When US President Woodrow Wilson was incapacitated by a stroke on October 19, 1919, he was partially paralysed and blinded, and was no longer able to feed himself, sign his name, or speak normally; he was not demented.
While his wife and the Navy officer who was his personal physician concealed his condition, there is no evidence that either Edith Wilson or Admiral Cary Grayson were themselves clinical cases of disability, delusion, or derangement. They were simply liars driven by the ambition to hold on to the power of the president’s office and deceive everyone who got in their way.
The White House is always full of people like that. The 25th Amendment to the US Constitution is meant to put a damper on their homicidal tendencies.
What is unusual, probably exceptional in the current case of President Joseph Biden, not to mention the history of the United States, is the extent of the president’s personal incapacitation; combined with the clinical evidence of psychopathology in his Secretary of State Antony Blinken; and the delusional condition of the rivals to replace Biden, including Donald Trump and Hillary Clinton.
Like Rome during the first century AD, Washington is now in the ailing emperor-homicidal legionary phase. But give it another century or two, and the madness, bloodshed, and lies of the characters of the moment won’t matter quite as much as their images on display in the museums of their successors craving legitimacy, or of successor powers celebrating their superiority.
Exactly this has happened to the original Caesars, as a new book by Mary Beard, a Cambridge University professor of classics, explains.

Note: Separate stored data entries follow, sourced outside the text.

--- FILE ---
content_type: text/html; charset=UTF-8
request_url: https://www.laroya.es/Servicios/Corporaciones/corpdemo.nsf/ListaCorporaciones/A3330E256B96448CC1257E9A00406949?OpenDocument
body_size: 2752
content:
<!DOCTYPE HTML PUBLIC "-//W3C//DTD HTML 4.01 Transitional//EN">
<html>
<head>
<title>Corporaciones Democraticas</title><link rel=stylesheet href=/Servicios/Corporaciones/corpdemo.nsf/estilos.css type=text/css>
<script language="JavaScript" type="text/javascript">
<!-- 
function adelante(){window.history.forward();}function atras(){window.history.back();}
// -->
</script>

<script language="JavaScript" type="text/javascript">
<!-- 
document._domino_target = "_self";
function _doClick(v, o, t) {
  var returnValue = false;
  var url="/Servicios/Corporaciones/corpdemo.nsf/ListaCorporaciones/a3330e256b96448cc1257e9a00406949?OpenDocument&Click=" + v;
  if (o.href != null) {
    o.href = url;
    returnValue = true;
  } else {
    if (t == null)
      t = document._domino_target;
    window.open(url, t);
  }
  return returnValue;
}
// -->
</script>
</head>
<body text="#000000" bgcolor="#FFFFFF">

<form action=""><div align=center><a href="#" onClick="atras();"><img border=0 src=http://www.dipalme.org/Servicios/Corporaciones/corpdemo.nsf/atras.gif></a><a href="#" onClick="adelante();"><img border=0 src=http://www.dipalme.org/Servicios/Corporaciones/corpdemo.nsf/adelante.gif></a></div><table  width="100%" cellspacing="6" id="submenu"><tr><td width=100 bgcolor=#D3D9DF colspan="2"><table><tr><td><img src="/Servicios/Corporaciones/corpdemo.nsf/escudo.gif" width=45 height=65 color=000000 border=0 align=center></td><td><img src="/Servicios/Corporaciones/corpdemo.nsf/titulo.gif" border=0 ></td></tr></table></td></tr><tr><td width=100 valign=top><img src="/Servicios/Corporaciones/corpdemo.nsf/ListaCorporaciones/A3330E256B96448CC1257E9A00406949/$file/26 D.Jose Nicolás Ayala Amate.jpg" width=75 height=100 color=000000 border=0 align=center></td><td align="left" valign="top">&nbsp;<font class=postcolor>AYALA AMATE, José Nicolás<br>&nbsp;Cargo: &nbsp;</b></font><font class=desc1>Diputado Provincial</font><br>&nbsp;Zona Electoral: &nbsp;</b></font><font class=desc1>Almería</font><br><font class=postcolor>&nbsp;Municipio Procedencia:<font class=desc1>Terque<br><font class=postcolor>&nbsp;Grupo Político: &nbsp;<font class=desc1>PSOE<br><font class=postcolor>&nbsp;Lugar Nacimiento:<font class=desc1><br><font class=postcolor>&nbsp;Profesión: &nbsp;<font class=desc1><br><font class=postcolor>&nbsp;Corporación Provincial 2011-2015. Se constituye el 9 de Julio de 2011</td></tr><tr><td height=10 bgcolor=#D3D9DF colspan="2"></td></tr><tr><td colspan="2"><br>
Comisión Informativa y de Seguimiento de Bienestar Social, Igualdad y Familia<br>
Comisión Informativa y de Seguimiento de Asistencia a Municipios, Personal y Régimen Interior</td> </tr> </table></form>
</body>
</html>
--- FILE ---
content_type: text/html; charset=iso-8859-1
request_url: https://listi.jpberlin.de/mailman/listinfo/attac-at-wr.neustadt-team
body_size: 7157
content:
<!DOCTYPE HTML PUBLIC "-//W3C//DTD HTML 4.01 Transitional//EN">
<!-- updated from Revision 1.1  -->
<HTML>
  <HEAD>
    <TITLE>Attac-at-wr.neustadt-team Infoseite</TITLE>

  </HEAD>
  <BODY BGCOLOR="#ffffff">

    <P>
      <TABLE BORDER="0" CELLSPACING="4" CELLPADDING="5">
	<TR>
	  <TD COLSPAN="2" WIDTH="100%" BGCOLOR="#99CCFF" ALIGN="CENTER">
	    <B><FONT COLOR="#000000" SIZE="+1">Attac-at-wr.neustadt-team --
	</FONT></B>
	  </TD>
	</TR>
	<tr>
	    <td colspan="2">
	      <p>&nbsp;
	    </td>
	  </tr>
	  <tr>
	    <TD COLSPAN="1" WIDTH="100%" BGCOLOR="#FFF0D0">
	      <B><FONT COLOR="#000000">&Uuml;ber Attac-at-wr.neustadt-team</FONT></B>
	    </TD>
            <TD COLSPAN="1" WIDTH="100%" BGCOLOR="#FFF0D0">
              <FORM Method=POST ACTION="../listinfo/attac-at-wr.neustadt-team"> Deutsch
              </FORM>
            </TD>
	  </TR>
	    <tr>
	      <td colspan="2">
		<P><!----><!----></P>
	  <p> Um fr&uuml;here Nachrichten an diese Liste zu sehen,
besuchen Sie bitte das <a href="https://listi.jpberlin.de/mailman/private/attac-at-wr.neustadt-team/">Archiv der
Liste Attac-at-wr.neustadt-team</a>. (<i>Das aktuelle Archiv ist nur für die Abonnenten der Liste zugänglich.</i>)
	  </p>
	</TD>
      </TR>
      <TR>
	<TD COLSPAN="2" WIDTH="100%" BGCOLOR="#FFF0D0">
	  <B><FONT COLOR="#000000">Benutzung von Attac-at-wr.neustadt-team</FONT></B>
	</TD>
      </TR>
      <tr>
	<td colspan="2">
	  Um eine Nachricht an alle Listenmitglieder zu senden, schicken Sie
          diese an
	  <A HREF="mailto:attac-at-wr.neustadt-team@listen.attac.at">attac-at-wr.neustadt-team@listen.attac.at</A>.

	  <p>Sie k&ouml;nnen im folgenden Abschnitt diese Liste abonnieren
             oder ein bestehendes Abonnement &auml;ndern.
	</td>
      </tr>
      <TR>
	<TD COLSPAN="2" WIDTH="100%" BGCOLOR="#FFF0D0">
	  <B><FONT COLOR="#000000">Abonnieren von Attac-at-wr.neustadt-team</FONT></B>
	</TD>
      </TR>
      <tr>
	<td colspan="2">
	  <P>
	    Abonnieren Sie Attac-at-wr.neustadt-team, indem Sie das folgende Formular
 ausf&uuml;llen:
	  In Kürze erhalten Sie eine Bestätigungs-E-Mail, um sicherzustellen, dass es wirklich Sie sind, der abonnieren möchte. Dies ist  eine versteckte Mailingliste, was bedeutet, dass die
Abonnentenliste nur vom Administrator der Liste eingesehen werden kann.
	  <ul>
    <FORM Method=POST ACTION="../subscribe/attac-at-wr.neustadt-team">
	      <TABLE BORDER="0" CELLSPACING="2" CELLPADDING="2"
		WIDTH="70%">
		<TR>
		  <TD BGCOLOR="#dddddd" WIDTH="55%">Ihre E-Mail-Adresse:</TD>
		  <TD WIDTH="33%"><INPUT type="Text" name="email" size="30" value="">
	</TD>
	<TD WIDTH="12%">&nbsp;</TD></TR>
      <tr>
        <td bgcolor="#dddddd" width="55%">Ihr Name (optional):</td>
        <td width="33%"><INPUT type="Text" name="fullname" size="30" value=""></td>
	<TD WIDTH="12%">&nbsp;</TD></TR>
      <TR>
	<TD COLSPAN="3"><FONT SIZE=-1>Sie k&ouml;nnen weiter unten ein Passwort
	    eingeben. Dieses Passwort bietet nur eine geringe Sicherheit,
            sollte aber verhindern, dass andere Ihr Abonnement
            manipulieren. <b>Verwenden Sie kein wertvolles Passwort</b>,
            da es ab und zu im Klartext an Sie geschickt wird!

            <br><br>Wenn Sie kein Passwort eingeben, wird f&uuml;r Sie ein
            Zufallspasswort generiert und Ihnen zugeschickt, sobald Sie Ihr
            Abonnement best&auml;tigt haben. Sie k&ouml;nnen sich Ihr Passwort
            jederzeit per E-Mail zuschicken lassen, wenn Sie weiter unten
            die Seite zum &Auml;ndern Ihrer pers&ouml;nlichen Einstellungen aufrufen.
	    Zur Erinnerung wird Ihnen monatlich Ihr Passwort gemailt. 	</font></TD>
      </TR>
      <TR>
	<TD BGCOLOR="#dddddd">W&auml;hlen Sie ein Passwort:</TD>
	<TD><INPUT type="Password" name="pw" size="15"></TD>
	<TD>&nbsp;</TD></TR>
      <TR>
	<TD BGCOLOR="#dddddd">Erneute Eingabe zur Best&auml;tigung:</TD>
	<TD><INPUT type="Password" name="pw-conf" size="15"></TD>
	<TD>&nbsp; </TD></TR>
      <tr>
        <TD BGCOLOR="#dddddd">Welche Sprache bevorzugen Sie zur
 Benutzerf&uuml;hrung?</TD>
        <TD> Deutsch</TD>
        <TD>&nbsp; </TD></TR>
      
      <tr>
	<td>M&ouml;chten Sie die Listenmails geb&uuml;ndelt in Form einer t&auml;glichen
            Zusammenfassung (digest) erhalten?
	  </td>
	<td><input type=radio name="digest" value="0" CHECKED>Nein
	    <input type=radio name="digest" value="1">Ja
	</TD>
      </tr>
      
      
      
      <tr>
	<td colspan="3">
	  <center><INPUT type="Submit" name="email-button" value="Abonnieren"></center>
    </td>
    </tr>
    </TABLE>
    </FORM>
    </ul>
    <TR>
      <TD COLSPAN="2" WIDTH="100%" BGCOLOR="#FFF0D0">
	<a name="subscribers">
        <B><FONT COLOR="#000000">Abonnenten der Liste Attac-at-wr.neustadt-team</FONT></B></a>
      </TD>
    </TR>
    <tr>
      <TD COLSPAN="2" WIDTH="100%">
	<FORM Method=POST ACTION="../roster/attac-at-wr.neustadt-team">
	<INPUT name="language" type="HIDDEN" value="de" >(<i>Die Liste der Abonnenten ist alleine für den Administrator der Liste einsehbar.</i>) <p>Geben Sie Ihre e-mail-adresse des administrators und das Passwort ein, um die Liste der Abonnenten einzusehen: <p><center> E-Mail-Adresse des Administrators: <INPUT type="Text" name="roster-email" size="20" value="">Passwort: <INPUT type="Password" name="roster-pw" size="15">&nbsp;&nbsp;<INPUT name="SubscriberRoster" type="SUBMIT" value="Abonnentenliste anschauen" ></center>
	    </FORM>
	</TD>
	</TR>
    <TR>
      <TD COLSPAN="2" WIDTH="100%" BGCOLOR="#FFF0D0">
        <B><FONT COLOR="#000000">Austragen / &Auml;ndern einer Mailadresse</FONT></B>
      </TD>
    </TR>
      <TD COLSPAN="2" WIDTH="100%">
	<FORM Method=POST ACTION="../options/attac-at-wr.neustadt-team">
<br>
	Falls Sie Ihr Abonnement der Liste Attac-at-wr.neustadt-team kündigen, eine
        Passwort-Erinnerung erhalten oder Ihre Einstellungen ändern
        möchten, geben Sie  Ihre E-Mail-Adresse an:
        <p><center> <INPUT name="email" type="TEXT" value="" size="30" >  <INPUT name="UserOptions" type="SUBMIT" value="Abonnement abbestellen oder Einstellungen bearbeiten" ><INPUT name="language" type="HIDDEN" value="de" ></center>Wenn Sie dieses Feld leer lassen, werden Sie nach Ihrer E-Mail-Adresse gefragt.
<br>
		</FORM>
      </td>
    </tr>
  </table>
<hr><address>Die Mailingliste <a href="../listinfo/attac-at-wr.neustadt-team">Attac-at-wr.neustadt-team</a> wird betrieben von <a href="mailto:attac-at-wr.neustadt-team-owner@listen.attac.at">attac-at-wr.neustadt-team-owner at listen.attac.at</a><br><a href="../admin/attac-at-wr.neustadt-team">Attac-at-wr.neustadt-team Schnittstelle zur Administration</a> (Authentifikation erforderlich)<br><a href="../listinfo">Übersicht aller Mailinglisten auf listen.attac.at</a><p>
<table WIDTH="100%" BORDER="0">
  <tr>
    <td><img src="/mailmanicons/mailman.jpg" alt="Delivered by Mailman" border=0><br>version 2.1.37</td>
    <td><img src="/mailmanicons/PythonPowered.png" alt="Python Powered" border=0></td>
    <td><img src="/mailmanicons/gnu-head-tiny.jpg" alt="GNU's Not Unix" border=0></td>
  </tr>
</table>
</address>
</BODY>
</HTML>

The biggest point of her book, she says, is “dynastic succession” – not only of the original Romans but of those modern rulers who acquired the Roman portraits in marble and later copies in paint, and the copies of those copies, with the idea of communicating “the idea of the direct transfer of power from ancient Romans to Franks and on to later German rulers.”
In the case she narrates of the most famous English owner of a series of the “Twelve Caesars”, King Charles I — instigator of the civil war of 1642-51 and the loser of both the war and his head – the display of his Caesars was intended to demonstrate the king’s self-serving “missing link” between his one-man rule and the ancient Romans who murdered their way to rule, and then apotheosized into immortal gods in what they hoped would be a natural death on a comfortable bed.
With the American and Russian successions due to take place in Washington and Moscow in two years’ time, Beard’s “Twelve Caesars, Images of Power from the Ancient World to the Modern”, is just the ticket from now to then.